Histoire ancienne Modifier

La vallée de la Garonne était un point central pour les échanges entre les Pyrénées, la Méditerranée et l'Atlantique depuis au moins l'âge du fer. Le nom historique de la ville, Tolosa (Τολῶσσα en grec, et de ses habitants, le Tolosats, enregistré pour la première fois au IIe siècle av. [17]

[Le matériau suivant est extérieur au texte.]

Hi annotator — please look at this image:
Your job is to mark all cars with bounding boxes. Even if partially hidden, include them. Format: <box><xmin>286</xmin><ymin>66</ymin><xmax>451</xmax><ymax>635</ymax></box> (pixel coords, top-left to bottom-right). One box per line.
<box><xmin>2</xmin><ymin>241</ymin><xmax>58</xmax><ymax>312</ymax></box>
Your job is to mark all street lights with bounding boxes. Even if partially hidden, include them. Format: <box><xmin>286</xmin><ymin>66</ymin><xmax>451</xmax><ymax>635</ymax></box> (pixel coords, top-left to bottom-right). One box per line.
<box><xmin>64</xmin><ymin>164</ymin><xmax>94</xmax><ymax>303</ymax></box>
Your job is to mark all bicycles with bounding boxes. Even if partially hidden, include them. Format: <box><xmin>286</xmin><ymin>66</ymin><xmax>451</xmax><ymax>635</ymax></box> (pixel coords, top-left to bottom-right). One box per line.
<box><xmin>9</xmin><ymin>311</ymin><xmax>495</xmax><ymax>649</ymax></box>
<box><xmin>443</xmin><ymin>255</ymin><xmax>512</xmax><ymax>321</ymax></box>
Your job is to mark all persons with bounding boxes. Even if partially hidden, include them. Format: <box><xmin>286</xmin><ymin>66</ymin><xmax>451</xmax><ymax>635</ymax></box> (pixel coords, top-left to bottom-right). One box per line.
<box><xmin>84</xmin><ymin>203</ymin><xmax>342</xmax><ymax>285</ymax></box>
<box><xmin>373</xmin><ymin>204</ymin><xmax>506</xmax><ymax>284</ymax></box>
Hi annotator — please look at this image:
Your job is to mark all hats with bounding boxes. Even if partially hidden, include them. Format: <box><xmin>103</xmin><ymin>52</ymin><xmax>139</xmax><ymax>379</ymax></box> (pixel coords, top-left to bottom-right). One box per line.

Tolosa entre dans la période historique au IIe siècle av. J.-C., lorsqu'elle devient un avant-poste militaire romain. Après la conquête de la Gaule, elle s'est développée en tant que ville romaine en Gallia Narbonensis. Sous le règne de l'empereur Auguste et grâce à la Pax Romana, les Romains ont déplacé la ville de quelques kilomètres des collines où elle était un oppidum vers les bords de la Garonne, plus propices au commerce. Vers l'an 250, Toulouse est marquée par le martyre de Saturnin, le premier évêque de Toulouse. Cet épisode illustre les débuts difficiles du christianisme en Gaule romaine.

Au Vème siècle, Tolosa tomba aux mains du royaume wisigoth et devint l'une de ses villes principales, au début du VIème siècle lui servant même de capitale, avant de tomber aux mains des Francs sous Clovis en 507 (Bataille de Vouillé). A partir de cette époque, Toulouse était la capitale de l'Aquitaine dans le royaume franc. [18] [ citation requise ]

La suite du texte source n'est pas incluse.